The newest finance regulator on the block, the Consumer Financial Protection Bureau, does business very differently than traditional banking regulators, said David Hemmingway, Chief Investment Office of Zions Bancorporation. That’s going to affect entrepreneurs’ ability to get loans, especially at the very earliest stages of their businesses, he said.

Zions is a bank holding company that a bank holding company that owns companies such as California Bank and Trust and Commerce Bank of Oregon, across 10 Western and Southwestern states. And Zions is deeply involved in small-busness lending: Only 20% of its loans go to individuals, with 80% going to businesses and organizations. In 2012, Zions ranked third nationwide in issuance of SBA-backed 504 loans (used to buy property, plant and equipment). Zions was seventh in the SBA’s flagship 7(a) program, and also ranked seventh in Export/Import Bank working capital loans.

When the Office of the Comptroller of the Currency suspects that a bank is in violation of regulations, Hemingway says, it sends the bank a so-called MRA, or Matters Requiring Attention, explaining to the bank what needs to be fixed.

The Consumer Financial Protection Bureau, on the other hand, “is just coming in,” he says. “They bring their attorneys for the exam, and then they levy the fines.
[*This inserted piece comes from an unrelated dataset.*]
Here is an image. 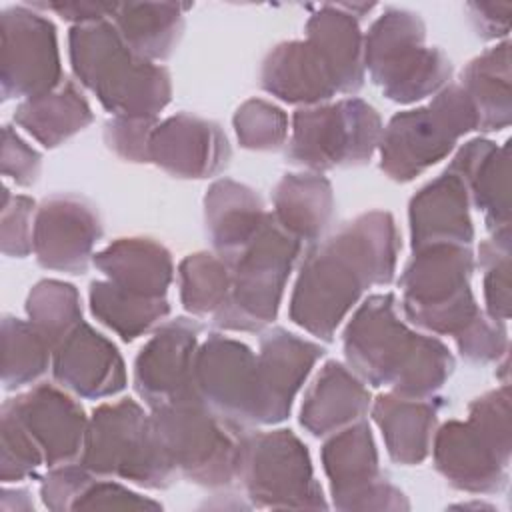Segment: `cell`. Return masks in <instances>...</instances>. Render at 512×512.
<instances>
[{"instance_id": "484cf974", "label": "cell", "mask_w": 512, "mask_h": 512, "mask_svg": "<svg viewBox=\"0 0 512 512\" xmlns=\"http://www.w3.org/2000/svg\"><path fill=\"white\" fill-rule=\"evenodd\" d=\"M94 266L116 288L144 298H164L172 280L168 250L148 238H120L112 242L94 254Z\"/></svg>"}, {"instance_id": "8d00e7d4", "label": "cell", "mask_w": 512, "mask_h": 512, "mask_svg": "<svg viewBox=\"0 0 512 512\" xmlns=\"http://www.w3.org/2000/svg\"><path fill=\"white\" fill-rule=\"evenodd\" d=\"M4 388H20L34 384L48 368L52 346L40 332L22 320L4 318Z\"/></svg>"}, {"instance_id": "7c38bea8", "label": "cell", "mask_w": 512, "mask_h": 512, "mask_svg": "<svg viewBox=\"0 0 512 512\" xmlns=\"http://www.w3.org/2000/svg\"><path fill=\"white\" fill-rule=\"evenodd\" d=\"M382 124L376 110L346 98L330 106L298 110L286 156L314 170L364 164L380 142Z\"/></svg>"}, {"instance_id": "ac0fdd59", "label": "cell", "mask_w": 512, "mask_h": 512, "mask_svg": "<svg viewBox=\"0 0 512 512\" xmlns=\"http://www.w3.org/2000/svg\"><path fill=\"white\" fill-rule=\"evenodd\" d=\"M36 260L50 270L82 274L102 234L96 210L78 196H52L34 222Z\"/></svg>"}, {"instance_id": "ee69618b", "label": "cell", "mask_w": 512, "mask_h": 512, "mask_svg": "<svg viewBox=\"0 0 512 512\" xmlns=\"http://www.w3.org/2000/svg\"><path fill=\"white\" fill-rule=\"evenodd\" d=\"M40 168V156L26 146L12 130L4 128V174L14 178L16 184H30L36 180Z\"/></svg>"}, {"instance_id": "d4e9b609", "label": "cell", "mask_w": 512, "mask_h": 512, "mask_svg": "<svg viewBox=\"0 0 512 512\" xmlns=\"http://www.w3.org/2000/svg\"><path fill=\"white\" fill-rule=\"evenodd\" d=\"M370 406V394L340 362H326L304 396L300 424L312 436H326L360 420Z\"/></svg>"}, {"instance_id": "2e32d148", "label": "cell", "mask_w": 512, "mask_h": 512, "mask_svg": "<svg viewBox=\"0 0 512 512\" xmlns=\"http://www.w3.org/2000/svg\"><path fill=\"white\" fill-rule=\"evenodd\" d=\"M198 336L196 320L176 318L162 324L140 350L134 364V388L150 408L198 396L194 390Z\"/></svg>"}, {"instance_id": "f1b7e54d", "label": "cell", "mask_w": 512, "mask_h": 512, "mask_svg": "<svg viewBox=\"0 0 512 512\" xmlns=\"http://www.w3.org/2000/svg\"><path fill=\"white\" fill-rule=\"evenodd\" d=\"M204 204L206 228L222 260L246 244L270 216L250 188L232 180L216 182Z\"/></svg>"}, {"instance_id": "277c9868", "label": "cell", "mask_w": 512, "mask_h": 512, "mask_svg": "<svg viewBox=\"0 0 512 512\" xmlns=\"http://www.w3.org/2000/svg\"><path fill=\"white\" fill-rule=\"evenodd\" d=\"M510 388L488 392L470 404L468 420H452L434 440L436 470L458 490L498 492L508 482Z\"/></svg>"}, {"instance_id": "44dd1931", "label": "cell", "mask_w": 512, "mask_h": 512, "mask_svg": "<svg viewBox=\"0 0 512 512\" xmlns=\"http://www.w3.org/2000/svg\"><path fill=\"white\" fill-rule=\"evenodd\" d=\"M54 378L84 398L112 396L126 384L116 346L86 322H80L54 348Z\"/></svg>"}, {"instance_id": "5bb4252c", "label": "cell", "mask_w": 512, "mask_h": 512, "mask_svg": "<svg viewBox=\"0 0 512 512\" xmlns=\"http://www.w3.org/2000/svg\"><path fill=\"white\" fill-rule=\"evenodd\" d=\"M324 472L330 480L334 506L340 510H400L406 498L378 468V454L366 422L334 434L322 448Z\"/></svg>"}, {"instance_id": "6da1fadb", "label": "cell", "mask_w": 512, "mask_h": 512, "mask_svg": "<svg viewBox=\"0 0 512 512\" xmlns=\"http://www.w3.org/2000/svg\"><path fill=\"white\" fill-rule=\"evenodd\" d=\"M396 254L398 232L388 212L348 222L308 254L292 294L290 318L310 334L332 340L360 294L392 280Z\"/></svg>"}, {"instance_id": "ffe728a7", "label": "cell", "mask_w": 512, "mask_h": 512, "mask_svg": "<svg viewBox=\"0 0 512 512\" xmlns=\"http://www.w3.org/2000/svg\"><path fill=\"white\" fill-rule=\"evenodd\" d=\"M324 350L302 340L284 328H274L260 340L258 384H260V424L282 422L290 414L292 400L304 378Z\"/></svg>"}, {"instance_id": "d6a6232c", "label": "cell", "mask_w": 512, "mask_h": 512, "mask_svg": "<svg viewBox=\"0 0 512 512\" xmlns=\"http://www.w3.org/2000/svg\"><path fill=\"white\" fill-rule=\"evenodd\" d=\"M180 4H116L114 26L122 40L142 58H166L174 50L184 18Z\"/></svg>"}, {"instance_id": "e0dca14e", "label": "cell", "mask_w": 512, "mask_h": 512, "mask_svg": "<svg viewBox=\"0 0 512 512\" xmlns=\"http://www.w3.org/2000/svg\"><path fill=\"white\" fill-rule=\"evenodd\" d=\"M2 414L20 424L50 468L72 464L84 448L88 422L82 406L48 384L8 400Z\"/></svg>"}, {"instance_id": "60d3db41", "label": "cell", "mask_w": 512, "mask_h": 512, "mask_svg": "<svg viewBox=\"0 0 512 512\" xmlns=\"http://www.w3.org/2000/svg\"><path fill=\"white\" fill-rule=\"evenodd\" d=\"M456 342L462 356H466L468 360L490 362L506 352V326L502 320L480 314L478 320L456 338Z\"/></svg>"}, {"instance_id": "9a60e30c", "label": "cell", "mask_w": 512, "mask_h": 512, "mask_svg": "<svg viewBox=\"0 0 512 512\" xmlns=\"http://www.w3.org/2000/svg\"><path fill=\"white\" fill-rule=\"evenodd\" d=\"M60 58L54 24L26 8L2 12V94L36 98L58 88Z\"/></svg>"}, {"instance_id": "30bf717a", "label": "cell", "mask_w": 512, "mask_h": 512, "mask_svg": "<svg viewBox=\"0 0 512 512\" xmlns=\"http://www.w3.org/2000/svg\"><path fill=\"white\" fill-rule=\"evenodd\" d=\"M478 130V118L466 92L452 84L416 110L398 112L380 134V168L398 182H408L436 164L458 138Z\"/></svg>"}, {"instance_id": "7a4b0ae2", "label": "cell", "mask_w": 512, "mask_h": 512, "mask_svg": "<svg viewBox=\"0 0 512 512\" xmlns=\"http://www.w3.org/2000/svg\"><path fill=\"white\" fill-rule=\"evenodd\" d=\"M348 364L372 386L430 398L454 370V358L436 338L408 330L392 294L370 296L344 332Z\"/></svg>"}, {"instance_id": "83f0119b", "label": "cell", "mask_w": 512, "mask_h": 512, "mask_svg": "<svg viewBox=\"0 0 512 512\" xmlns=\"http://www.w3.org/2000/svg\"><path fill=\"white\" fill-rule=\"evenodd\" d=\"M308 40L326 60L340 94H354L364 82L362 36L352 14L342 4H326L308 24Z\"/></svg>"}, {"instance_id": "d6986e66", "label": "cell", "mask_w": 512, "mask_h": 512, "mask_svg": "<svg viewBox=\"0 0 512 512\" xmlns=\"http://www.w3.org/2000/svg\"><path fill=\"white\" fill-rule=\"evenodd\" d=\"M230 158L222 130L206 120L178 114L156 128L148 140V162H156L180 178H208L218 174Z\"/></svg>"}, {"instance_id": "f35d334b", "label": "cell", "mask_w": 512, "mask_h": 512, "mask_svg": "<svg viewBox=\"0 0 512 512\" xmlns=\"http://www.w3.org/2000/svg\"><path fill=\"white\" fill-rule=\"evenodd\" d=\"M484 296L488 316L506 322L510 316V238H490L480 244Z\"/></svg>"}, {"instance_id": "e575fe53", "label": "cell", "mask_w": 512, "mask_h": 512, "mask_svg": "<svg viewBox=\"0 0 512 512\" xmlns=\"http://www.w3.org/2000/svg\"><path fill=\"white\" fill-rule=\"evenodd\" d=\"M180 300L192 314L216 316L230 298L232 278L222 258L200 252L180 264Z\"/></svg>"}, {"instance_id": "8992f818", "label": "cell", "mask_w": 512, "mask_h": 512, "mask_svg": "<svg viewBox=\"0 0 512 512\" xmlns=\"http://www.w3.org/2000/svg\"><path fill=\"white\" fill-rule=\"evenodd\" d=\"M154 432L176 472L202 486H228L238 474L240 426L198 396L152 408Z\"/></svg>"}, {"instance_id": "d590c367", "label": "cell", "mask_w": 512, "mask_h": 512, "mask_svg": "<svg viewBox=\"0 0 512 512\" xmlns=\"http://www.w3.org/2000/svg\"><path fill=\"white\" fill-rule=\"evenodd\" d=\"M30 324L40 336L56 348L80 322V298L72 284L44 280L34 286L26 304Z\"/></svg>"}, {"instance_id": "f546056e", "label": "cell", "mask_w": 512, "mask_h": 512, "mask_svg": "<svg viewBox=\"0 0 512 512\" xmlns=\"http://www.w3.org/2000/svg\"><path fill=\"white\" fill-rule=\"evenodd\" d=\"M332 188L320 174H286L274 192V220L296 240L314 242L332 220Z\"/></svg>"}, {"instance_id": "4dcf8cb0", "label": "cell", "mask_w": 512, "mask_h": 512, "mask_svg": "<svg viewBox=\"0 0 512 512\" xmlns=\"http://www.w3.org/2000/svg\"><path fill=\"white\" fill-rule=\"evenodd\" d=\"M508 40L472 60L458 84L474 106L478 130H500L510 124V58Z\"/></svg>"}, {"instance_id": "603a6c76", "label": "cell", "mask_w": 512, "mask_h": 512, "mask_svg": "<svg viewBox=\"0 0 512 512\" xmlns=\"http://www.w3.org/2000/svg\"><path fill=\"white\" fill-rule=\"evenodd\" d=\"M412 250L430 244H462L474 238L468 214V190L462 178L446 168L410 202Z\"/></svg>"}, {"instance_id": "836d02e7", "label": "cell", "mask_w": 512, "mask_h": 512, "mask_svg": "<svg viewBox=\"0 0 512 512\" xmlns=\"http://www.w3.org/2000/svg\"><path fill=\"white\" fill-rule=\"evenodd\" d=\"M90 308L102 324L126 342L148 332L170 312L166 298L136 296L116 288L108 280L90 284Z\"/></svg>"}, {"instance_id": "ba28073f", "label": "cell", "mask_w": 512, "mask_h": 512, "mask_svg": "<svg viewBox=\"0 0 512 512\" xmlns=\"http://www.w3.org/2000/svg\"><path fill=\"white\" fill-rule=\"evenodd\" d=\"M82 466L94 474L118 476L146 488H166L178 476L150 416L130 398L94 410L86 428Z\"/></svg>"}, {"instance_id": "4fadbf2b", "label": "cell", "mask_w": 512, "mask_h": 512, "mask_svg": "<svg viewBox=\"0 0 512 512\" xmlns=\"http://www.w3.org/2000/svg\"><path fill=\"white\" fill-rule=\"evenodd\" d=\"M194 390L228 422L240 428L260 424L258 358L246 344L210 334L194 356Z\"/></svg>"}, {"instance_id": "7402d4cb", "label": "cell", "mask_w": 512, "mask_h": 512, "mask_svg": "<svg viewBox=\"0 0 512 512\" xmlns=\"http://www.w3.org/2000/svg\"><path fill=\"white\" fill-rule=\"evenodd\" d=\"M456 172L478 210H482L492 238H510L508 146L490 140H470L448 166Z\"/></svg>"}, {"instance_id": "9c48e42d", "label": "cell", "mask_w": 512, "mask_h": 512, "mask_svg": "<svg viewBox=\"0 0 512 512\" xmlns=\"http://www.w3.org/2000/svg\"><path fill=\"white\" fill-rule=\"evenodd\" d=\"M364 64L372 82L394 102H414L446 88L452 66L438 48L424 46L418 14L390 8L366 34Z\"/></svg>"}, {"instance_id": "4316f807", "label": "cell", "mask_w": 512, "mask_h": 512, "mask_svg": "<svg viewBox=\"0 0 512 512\" xmlns=\"http://www.w3.org/2000/svg\"><path fill=\"white\" fill-rule=\"evenodd\" d=\"M438 406L430 398L382 394L372 416L382 430L388 454L400 464H418L428 456Z\"/></svg>"}, {"instance_id": "b9f144b4", "label": "cell", "mask_w": 512, "mask_h": 512, "mask_svg": "<svg viewBox=\"0 0 512 512\" xmlns=\"http://www.w3.org/2000/svg\"><path fill=\"white\" fill-rule=\"evenodd\" d=\"M156 128V118H118L106 124V142L122 158L148 162V140Z\"/></svg>"}, {"instance_id": "1f68e13d", "label": "cell", "mask_w": 512, "mask_h": 512, "mask_svg": "<svg viewBox=\"0 0 512 512\" xmlns=\"http://www.w3.org/2000/svg\"><path fill=\"white\" fill-rule=\"evenodd\" d=\"M14 120L46 148H54L90 124L92 112L74 84L62 82L48 94L24 100Z\"/></svg>"}, {"instance_id": "ab89813d", "label": "cell", "mask_w": 512, "mask_h": 512, "mask_svg": "<svg viewBox=\"0 0 512 512\" xmlns=\"http://www.w3.org/2000/svg\"><path fill=\"white\" fill-rule=\"evenodd\" d=\"M160 510L162 506L154 500L142 498L128 488L92 478V472L80 484L70 510Z\"/></svg>"}, {"instance_id": "7bdbcfd3", "label": "cell", "mask_w": 512, "mask_h": 512, "mask_svg": "<svg viewBox=\"0 0 512 512\" xmlns=\"http://www.w3.org/2000/svg\"><path fill=\"white\" fill-rule=\"evenodd\" d=\"M34 202L26 196L4 194V212H2V244L6 254L26 256L32 250L30 240V216Z\"/></svg>"}, {"instance_id": "8fae6325", "label": "cell", "mask_w": 512, "mask_h": 512, "mask_svg": "<svg viewBox=\"0 0 512 512\" xmlns=\"http://www.w3.org/2000/svg\"><path fill=\"white\" fill-rule=\"evenodd\" d=\"M236 478L258 508H328L308 450L290 430L244 434Z\"/></svg>"}, {"instance_id": "3957f363", "label": "cell", "mask_w": 512, "mask_h": 512, "mask_svg": "<svg viewBox=\"0 0 512 512\" xmlns=\"http://www.w3.org/2000/svg\"><path fill=\"white\" fill-rule=\"evenodd\" d=\"M70 60L80 82L118 118H156L170 102V76L138 56L110 22L70 30Z\"/></svg>"}, {"instance_id": "cb8c5ba5", "label": "cell", "mask_w": 512, "mask_h": 512, "mask_svg": "<svg viewBox=\"0 0 512 512\" xmlns=\"http://www.w3.org/2000/svg\"><path fill=\"white\" fill-rule=\"evenodd\" d=\"M260 82L266 92L292 104H316L338 94L326 60L310 40L276 46L262 64Z\"/></svg>"}, {"instance_id": "5b68a950", "label": "cell", "mask_w": 512, "mask_h": 512, "mask_svg": "<svg viewBox=\"0 0 512 512\" xmlns=\"http://www.w3.org/2000/svg\"><path fill=\"white\" fill-rule=\"evenodd\" d=\"M472 252L462 244H430L414 250L400 278L404 316L436 334L458 338L482 314L470 276Z\"/></svg>"}, {"instance_id": "74e56055", "label": "cell", "mask_w": 512, "mask_h": 512, "mask_svg": "<svg viewBox=\"0 0 512 512\" xmlns=\"http://www.w3.org/2000/svg\"><path fill=\"white\" fill-rule=\"evenodd\" d=\"M234 126L242 146L252 150H274L282 146L288 134L286 114L264 100L242 104L234 116Z\"/></svg>"}, {"instance_id": "52a82bcc", "label": "cell", "mask_w": 512, "mask_h": 512, "mask_svg": "<svg viewBox=\"0 0 512 512\" xmlns=\"http://www.w3.org/2000/svg\"><path fill=\"white\" fill-rule=\"evenodd\" d=\"M300 240L288 234L270 214L264 226L224 258L232 288L214 324L226 330H260L276 318L280 298Z\"/></svg>"}, {"instance_id": "f6af8a7d", "label": "cell", "mask_w": 512, "mask_h": 512, "mask_svg": "<svg viewBox=\"0 0 512 512\" xmlns=\"http://www.w3.org/2000/svg\"><path fill=\"white\" fill-rule=\"evenodd\" d=\"M500 6L502 4H468V8L476 12L472 14V18L476 20V28L482 32L484 38H496L508 32L510 14L494 16L500 10Z\"/></svg>"}]
</instances>
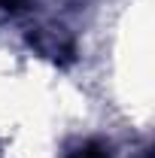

If you see the fines they have levied against institutions, they’re not asking questions.”

One of the consequences, says, Hemingway, is that when it comes to consumer business, “The banks are going to do right down the middle, plain vanilla consumer business.” In a short interview after his presentation at the Rocky Mountain Economic Summit, held Friday in Jackson Hole, Wyo., Hemingway said that banks’ reluctance trepidation on the consumer side could very well affect entrepreneurs' abilities to ge their companies off the ground. That’s because many entrepreneurs use consumer loans, based on their own personal credit ratings, to finance the early stages of their businesses.

A positive sign for entrepreneurs?

In general, Hemingway says that business loans are picking up slightly, but says that activity depends greatly on individual states. Texas is very busy, he says, while Nevada remains slow.

Regional and community banks are crucial to small business financing. Despite consolidation in the industry, Hemingway said that regional and community banks were still well-positioned to compete in four particular areas, with small and mid-sized businesses being the first. “Large banks don’t have advantages in those kinds of businesses because it costs them just as much money to build a relationship with the client.” Big banks, he said, have an advantage primarily in areas that can be affected by mass marketing.